Data lines:

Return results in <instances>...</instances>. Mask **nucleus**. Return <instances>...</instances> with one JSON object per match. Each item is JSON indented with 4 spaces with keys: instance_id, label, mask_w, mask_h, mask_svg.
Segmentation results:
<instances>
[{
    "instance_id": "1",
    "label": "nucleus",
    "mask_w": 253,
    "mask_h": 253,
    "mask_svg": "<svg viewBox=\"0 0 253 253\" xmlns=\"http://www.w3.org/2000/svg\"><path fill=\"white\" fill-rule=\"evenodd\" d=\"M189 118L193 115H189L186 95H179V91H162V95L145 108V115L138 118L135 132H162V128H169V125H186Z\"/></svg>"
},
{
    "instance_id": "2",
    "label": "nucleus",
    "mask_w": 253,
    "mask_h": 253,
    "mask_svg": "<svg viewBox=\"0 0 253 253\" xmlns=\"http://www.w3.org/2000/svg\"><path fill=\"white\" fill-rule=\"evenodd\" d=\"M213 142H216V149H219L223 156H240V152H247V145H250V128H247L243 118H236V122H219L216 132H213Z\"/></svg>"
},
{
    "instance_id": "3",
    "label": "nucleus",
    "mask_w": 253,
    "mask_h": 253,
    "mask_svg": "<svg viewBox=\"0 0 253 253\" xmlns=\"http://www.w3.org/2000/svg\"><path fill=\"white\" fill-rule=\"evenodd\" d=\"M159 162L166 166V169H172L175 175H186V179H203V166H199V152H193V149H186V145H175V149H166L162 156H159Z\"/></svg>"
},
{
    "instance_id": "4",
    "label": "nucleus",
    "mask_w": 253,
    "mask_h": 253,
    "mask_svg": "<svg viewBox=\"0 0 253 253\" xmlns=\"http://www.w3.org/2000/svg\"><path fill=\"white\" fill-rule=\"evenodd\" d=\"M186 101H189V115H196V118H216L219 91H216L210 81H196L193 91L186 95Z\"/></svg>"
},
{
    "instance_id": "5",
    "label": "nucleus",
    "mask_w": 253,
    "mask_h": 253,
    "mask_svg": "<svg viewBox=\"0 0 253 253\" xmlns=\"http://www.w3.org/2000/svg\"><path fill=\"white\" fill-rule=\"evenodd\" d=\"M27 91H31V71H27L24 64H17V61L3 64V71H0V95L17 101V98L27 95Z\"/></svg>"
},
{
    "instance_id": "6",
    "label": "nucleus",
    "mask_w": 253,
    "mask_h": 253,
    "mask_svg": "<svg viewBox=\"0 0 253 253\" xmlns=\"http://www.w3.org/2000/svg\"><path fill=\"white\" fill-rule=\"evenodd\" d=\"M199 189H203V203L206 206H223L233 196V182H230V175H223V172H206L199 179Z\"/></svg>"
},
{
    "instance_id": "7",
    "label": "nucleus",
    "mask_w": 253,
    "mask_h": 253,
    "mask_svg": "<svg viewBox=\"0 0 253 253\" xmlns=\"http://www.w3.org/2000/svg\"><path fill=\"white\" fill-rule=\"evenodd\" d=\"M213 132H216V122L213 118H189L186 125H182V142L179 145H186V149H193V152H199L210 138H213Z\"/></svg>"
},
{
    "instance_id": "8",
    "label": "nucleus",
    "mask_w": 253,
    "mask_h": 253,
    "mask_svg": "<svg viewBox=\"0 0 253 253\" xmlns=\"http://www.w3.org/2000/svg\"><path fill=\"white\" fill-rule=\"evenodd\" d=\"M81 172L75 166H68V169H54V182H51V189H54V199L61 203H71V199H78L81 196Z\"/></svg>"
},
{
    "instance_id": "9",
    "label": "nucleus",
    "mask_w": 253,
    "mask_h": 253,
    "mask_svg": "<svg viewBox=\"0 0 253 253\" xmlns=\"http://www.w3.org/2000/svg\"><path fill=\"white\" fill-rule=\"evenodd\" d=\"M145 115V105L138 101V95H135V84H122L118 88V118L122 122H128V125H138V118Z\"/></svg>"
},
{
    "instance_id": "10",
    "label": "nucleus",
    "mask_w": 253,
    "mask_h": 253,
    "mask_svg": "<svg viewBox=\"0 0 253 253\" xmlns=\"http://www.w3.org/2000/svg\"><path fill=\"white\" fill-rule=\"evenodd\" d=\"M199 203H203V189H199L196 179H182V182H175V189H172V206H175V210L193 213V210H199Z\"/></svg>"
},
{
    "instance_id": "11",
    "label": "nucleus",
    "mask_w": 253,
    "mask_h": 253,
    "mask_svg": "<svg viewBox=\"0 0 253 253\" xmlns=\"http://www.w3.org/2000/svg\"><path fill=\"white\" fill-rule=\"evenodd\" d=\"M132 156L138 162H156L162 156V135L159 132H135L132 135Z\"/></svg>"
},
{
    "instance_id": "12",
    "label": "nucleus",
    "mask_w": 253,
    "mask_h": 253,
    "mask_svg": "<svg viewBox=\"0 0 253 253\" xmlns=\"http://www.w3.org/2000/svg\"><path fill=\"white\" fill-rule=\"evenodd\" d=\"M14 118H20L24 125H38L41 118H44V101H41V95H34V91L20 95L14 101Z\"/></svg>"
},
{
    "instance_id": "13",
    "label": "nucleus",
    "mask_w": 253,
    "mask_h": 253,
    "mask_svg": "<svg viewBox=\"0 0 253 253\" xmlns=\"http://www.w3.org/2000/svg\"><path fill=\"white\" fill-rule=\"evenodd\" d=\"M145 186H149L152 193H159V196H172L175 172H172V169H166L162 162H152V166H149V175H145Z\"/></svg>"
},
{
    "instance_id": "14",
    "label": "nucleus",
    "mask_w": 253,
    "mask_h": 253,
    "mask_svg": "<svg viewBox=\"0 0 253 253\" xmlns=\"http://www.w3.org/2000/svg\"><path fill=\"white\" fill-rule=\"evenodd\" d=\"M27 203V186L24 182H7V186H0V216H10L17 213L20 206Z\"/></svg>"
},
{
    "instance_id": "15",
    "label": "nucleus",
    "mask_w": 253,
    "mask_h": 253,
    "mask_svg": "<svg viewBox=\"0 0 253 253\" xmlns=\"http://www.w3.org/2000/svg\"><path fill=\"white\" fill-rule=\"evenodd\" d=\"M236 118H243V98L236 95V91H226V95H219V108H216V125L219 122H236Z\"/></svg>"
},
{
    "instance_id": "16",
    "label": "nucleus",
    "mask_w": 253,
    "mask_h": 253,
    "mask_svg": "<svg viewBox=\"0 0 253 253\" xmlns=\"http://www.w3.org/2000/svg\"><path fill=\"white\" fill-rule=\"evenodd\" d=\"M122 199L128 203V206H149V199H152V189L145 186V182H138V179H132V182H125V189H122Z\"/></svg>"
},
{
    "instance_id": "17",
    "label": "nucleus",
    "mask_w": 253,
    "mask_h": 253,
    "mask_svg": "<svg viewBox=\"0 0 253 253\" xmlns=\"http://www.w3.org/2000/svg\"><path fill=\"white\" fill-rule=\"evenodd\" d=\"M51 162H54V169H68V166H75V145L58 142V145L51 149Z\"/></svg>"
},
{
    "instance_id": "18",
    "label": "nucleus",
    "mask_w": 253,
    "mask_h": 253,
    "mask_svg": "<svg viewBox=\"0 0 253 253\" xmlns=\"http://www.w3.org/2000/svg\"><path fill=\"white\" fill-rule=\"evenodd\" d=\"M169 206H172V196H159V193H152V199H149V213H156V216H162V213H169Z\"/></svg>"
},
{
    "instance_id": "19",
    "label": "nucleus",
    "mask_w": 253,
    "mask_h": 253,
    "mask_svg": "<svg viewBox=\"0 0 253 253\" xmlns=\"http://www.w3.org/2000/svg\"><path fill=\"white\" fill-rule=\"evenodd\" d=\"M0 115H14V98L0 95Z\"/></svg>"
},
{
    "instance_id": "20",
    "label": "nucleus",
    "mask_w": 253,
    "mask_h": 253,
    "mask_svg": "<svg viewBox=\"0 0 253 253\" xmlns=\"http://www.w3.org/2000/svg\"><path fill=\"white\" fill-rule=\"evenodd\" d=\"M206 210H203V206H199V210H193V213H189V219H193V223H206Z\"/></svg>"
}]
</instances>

The task: Report each line of the data above that contains the word "results". Case counts, so match capital and small letters exactly.

Full output:
Return results in <instances>...</instances>. Mask **nucleus**. Return <instances>...</instances> with one JSON object per match. Each item is JSON indented with 4 spaces with keys: instance_id, label, mask_w, mask_h, mask_svg.
Segmentation results:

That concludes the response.